**Task prompt:** Lay out every line of the data below as a numbered list, skipping blank lines and leaving out the pictures.

Excerpts from a spatial reasoning dataset:

┄┄┄┄┄┄┄┄┄┄

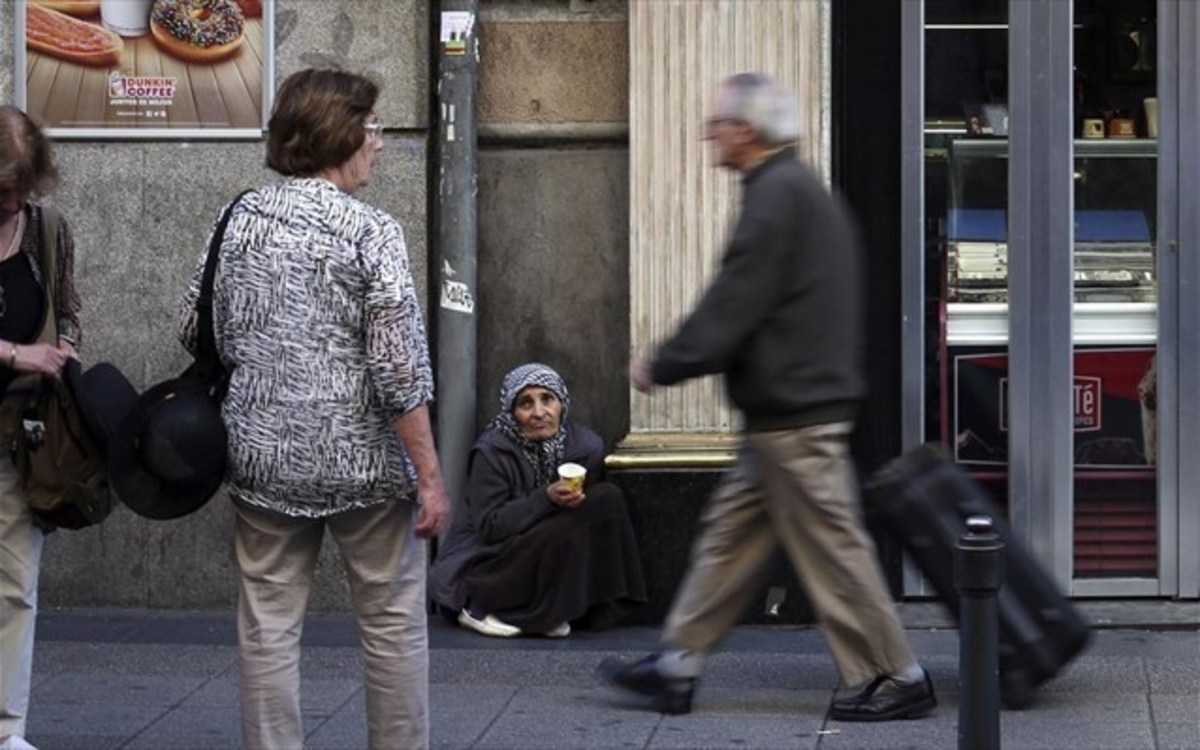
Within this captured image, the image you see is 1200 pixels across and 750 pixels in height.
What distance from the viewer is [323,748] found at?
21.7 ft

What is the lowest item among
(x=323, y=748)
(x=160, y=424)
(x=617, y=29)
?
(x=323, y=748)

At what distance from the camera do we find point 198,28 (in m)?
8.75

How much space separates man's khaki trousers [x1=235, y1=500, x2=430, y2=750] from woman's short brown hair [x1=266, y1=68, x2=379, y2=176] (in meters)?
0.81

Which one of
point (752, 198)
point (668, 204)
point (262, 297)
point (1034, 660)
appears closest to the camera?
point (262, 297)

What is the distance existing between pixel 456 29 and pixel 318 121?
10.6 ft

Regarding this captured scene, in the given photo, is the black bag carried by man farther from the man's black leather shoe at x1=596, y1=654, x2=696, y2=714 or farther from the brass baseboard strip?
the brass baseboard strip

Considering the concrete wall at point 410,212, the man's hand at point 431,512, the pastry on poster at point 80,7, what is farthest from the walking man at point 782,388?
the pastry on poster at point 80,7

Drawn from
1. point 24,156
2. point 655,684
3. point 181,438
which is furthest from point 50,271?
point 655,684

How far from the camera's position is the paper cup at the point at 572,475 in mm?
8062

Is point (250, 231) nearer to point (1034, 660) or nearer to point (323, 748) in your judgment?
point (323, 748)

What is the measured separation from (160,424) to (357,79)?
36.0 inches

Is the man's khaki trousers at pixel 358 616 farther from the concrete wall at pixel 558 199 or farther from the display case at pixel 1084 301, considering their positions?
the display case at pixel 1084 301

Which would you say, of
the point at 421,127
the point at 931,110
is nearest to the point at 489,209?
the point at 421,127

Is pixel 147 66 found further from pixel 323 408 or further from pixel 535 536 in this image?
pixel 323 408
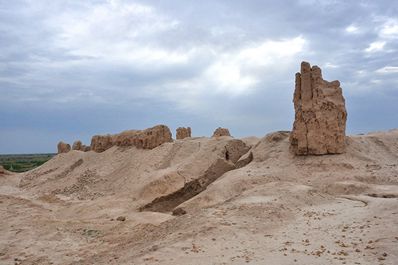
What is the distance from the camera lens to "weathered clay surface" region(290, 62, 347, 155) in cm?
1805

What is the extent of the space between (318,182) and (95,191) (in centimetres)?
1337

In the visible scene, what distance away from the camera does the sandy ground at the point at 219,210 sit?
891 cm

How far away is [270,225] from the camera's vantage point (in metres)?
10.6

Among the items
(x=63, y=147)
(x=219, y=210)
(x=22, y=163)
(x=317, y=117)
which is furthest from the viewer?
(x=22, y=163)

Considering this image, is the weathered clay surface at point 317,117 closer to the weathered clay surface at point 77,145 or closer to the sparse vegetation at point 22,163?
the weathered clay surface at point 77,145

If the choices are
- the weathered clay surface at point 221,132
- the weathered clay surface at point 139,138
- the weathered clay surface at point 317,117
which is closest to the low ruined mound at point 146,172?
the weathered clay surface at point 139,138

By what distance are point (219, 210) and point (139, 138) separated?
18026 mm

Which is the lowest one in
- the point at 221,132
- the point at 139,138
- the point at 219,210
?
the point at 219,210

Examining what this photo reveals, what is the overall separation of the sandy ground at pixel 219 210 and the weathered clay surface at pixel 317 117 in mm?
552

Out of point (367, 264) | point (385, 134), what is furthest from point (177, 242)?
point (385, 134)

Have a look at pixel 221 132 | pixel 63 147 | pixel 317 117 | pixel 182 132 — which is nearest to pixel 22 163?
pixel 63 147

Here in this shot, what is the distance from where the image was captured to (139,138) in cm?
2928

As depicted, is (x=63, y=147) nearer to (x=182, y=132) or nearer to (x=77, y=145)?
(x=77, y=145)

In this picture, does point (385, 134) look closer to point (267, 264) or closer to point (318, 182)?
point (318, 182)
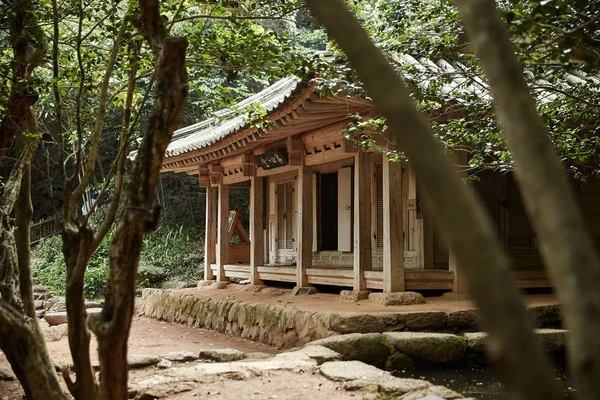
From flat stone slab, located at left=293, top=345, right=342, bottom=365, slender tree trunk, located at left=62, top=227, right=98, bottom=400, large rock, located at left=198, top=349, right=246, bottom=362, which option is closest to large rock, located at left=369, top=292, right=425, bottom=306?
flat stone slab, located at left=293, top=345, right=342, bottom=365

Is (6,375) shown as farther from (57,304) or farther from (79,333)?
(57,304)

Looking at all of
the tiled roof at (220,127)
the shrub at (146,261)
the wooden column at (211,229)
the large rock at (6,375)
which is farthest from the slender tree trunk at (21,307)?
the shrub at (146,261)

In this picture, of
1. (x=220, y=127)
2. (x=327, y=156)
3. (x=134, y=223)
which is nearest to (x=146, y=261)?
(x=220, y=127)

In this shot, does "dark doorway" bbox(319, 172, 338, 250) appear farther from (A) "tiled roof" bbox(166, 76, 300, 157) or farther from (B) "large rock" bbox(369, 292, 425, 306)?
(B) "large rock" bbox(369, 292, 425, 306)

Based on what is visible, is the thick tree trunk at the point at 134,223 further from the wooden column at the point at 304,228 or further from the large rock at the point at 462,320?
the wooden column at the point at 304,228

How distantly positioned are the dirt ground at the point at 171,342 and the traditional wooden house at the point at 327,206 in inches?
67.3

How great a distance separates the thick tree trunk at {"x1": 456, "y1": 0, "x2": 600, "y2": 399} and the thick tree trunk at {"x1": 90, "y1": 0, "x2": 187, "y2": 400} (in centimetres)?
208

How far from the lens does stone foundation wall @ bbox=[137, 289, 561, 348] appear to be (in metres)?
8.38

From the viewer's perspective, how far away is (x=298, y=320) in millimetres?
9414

┄┄┄┄┄┄┄┄┄┄

**Exercise output:**
1. Within this captured image, the image you see is 1200 pixels across and 750 pixels in height.
2. What distance from the viewer is [323,748] found at?
3. 21.7 ft
4. What is the lowest item among
5. (x=323, y=748)
6. (x=160, y=424)
7. (x=617, y=29)
8. ?
9. (x=323, y=748)
10. At what distance from the camera do we find point 198,28 (in m)?
11. 8.75
12. How much space separates man's khaki trousers [x1=235, y1=500, x2=430, y2=750] from woman's short brown hair [x1=266, y1=68, x2=379, y2=176] (in meters)?
13. 0.81
14. Which one of
15. point (752, 198)
16. point (668, 204)
17. point (262, 297)
18. point (1034, 660)
19. appears closest to the camera?
20. point (262, 297)
21. What is the distance existing between pixel 456 29 and pixel 318 121?
22. 10.6 ft
23. Regarding this captured scene, in the given photo, is the black bag carried by man farther from the man's black leather shoe at x1=596, y1=654, x2=696, y2=714 or farther from the brass baseboard strip?
24. the brass baseboard strip
25. Considering the concrete wall at point 410,212, the man's hand at point 431,512, the pastry on poster at point 80,7, what is farthest from the walking man at point 782,388?
26. the pastry on poster at point 80,7
27. Drawn from
28. 1. point 24,156
29. 2. point 655,684
30. 3. point 181,438
31. which is furthest from point 50,271?
32. point 655,684
33. How far from the camera's position is the paper cup at the point at 572,475 in mm?
34. 8062
35. Is point (250, 231) nearer to point (1034, 660) or nearer to point (323, 748) in your judgment?
36. point (323, 748)
37. What is the measured separation from (160,424) to (357,79)?
38. 36.0 inches
39. Is the man's khaki trousers at pixel 358 616 farther from the concrete wall at pixel 558 199 or farther from the display case at pixel 1084 301, considering their positions?
40. the display case at pixel 1084 301
41. Which would you say, of
42. the point at 421,127
43. the point at 931,110
44. is nearest to the point at 489,209?
45. the point at 421,127
46. Is pixel 147 66 found further from pixel 323 408 or further from pixel 535 536 in this image?
47. pixel 323 408
48. What is the distance from the camera lens to "weathered clay surface" region(290, 62, 347, 155) in cm?
49. 1805
50. What is the extent of the space between (318,182) and (95,191) (in centimetres)?
51. 1337
52. In the visible scene, what distance away from the camera does the sandy ground at the point at 219,210 sit?
53. 891 cm
54. How far away is [270,225] from the camera's vantage point (in metres)?
55. 10.6
56. Among the items
57. (x=63, y=147)
58. (x=219, y=210)
59. (x=22, y=163)
60. (x=317, y=117)
61. which is furthest from the viewer?
62. (x=22, y=163)
63. Considering this image, is the weathered clay surface at point 317,117 closer to the weathered clay surface at point 77,145 or closer to the sparse vegetation at point 22,163?
64. the weathered clay surface at point 77,145
65. If the choices are
66. - the weathered clay surface at point 221,132
67. - the weathered clay surface at point 139,138
68. - the weathered clay surface at point 317,117
69. which is closest to the low ruined mound at point 146,172?
70. the weathered clay surface at point 139,138
71. By what distance are point (219, 210) and point (139, 138) separated?
72. 18026 mm
73. Which is the lowest one in
74. - the point at 221,132
75. - the point at 139,138
76. - the point at 219,210
77. ?
78. the point at 219,210
79. Examining what this photo reveals, what is the overall separation of the sandy ground at pixel 219 210 and the weathered clay surface at pixel 317 117 in mm?
80. 552
81. Out of point (367, 264) | point (385, 134), what is furthest from point (177, 242)?
82. point (385, 134)
83. Have a look at pixel 221 132 | pixel 63 147 | pixel 317 117 | pixel 182 132 — which is nearest to pixel 22 163?
84. pixel 63 147
85. Here in this shot, what is the distance from where the image was captured to (139,138) in cm?
86. 2928
87. As depicted, is (x=63, y=147) nearer to (x=182, y=132) or nearer to (x=77, y=145)?
88. (x=77, y=145)
89. In this picture, does point (385, 134) look closer to point (267, 264) or closer to point (318, 182)?
90. point (318, 182)
91. From flat stone slab, located at left=293, top=345, right=342, bottom=365, slender tree trunk, located at left=62, top=227, right=98, bottom=400, large rock, located at left=198, top=349, right=246, bottom=362, which option is closest to large rock, located at left=369, top=292, right=425, bottom=306?
92. flat stone slab, located at left=293, top=345, right=342, bottom=365
93. Is (6,375) shown as farther from (57,304) or farther from (79,333)?
94. (57,304)
95. Looking at all of
96. the tiled roof at (220,127)
97. the shrub at (146,261)
98. the wooden column at (211,229)
99. the large rock at (6,375)
100. which is farthest from the slender tree trunk at (21,307)?
101. the shrub at (146,261)
102. In this picture, of
103. 1. (x=220, y=127)
104. 2. (x=327, y=156)
105. 3. (x=134, y=223)
106. which is nearest to (x=146, y=261)?
107. (x=220, y=127)
108. In this shot, does "dark doorway" bbox(319, 172, 338, 250) appear farther from (A) "tiled roof" bbox(166, 76, 300, 157) or farther from (B) "large rock" bbox(369, 292, 425, 306)?
109. (B) "large rock" bbox(369, 292, 425, 306)
110. Based on what is visible, is the thick tree trunk at the point at 134,223 further from the wooden column at the point at 304,228 or further from the large rock at the point at 462,320?
111. the wooden column at the point at 304,228
112. How distantly positioned are the dirt ground at the point at 171,342 and the traditional wooden house at the point at 327,206 in inches?
113. 67.3
114. How great a distance separates the thick tree trunk at {"x1": 456, "y1": 0, "x2": 600, "y2": 399} and the thick tree trunk at {"x1": 90, "y1": 0, "x2": 187, "y2": 400} (in centimetres)?
115. 208
116. How far from the lens does stone foundation wall @ bbox=[137, 289, 561, 348] appear to be (in metres)?
117. 8.38
118. From the viewer's perspective, how far away is (x=298, y=320) in millimetres?
119. 9414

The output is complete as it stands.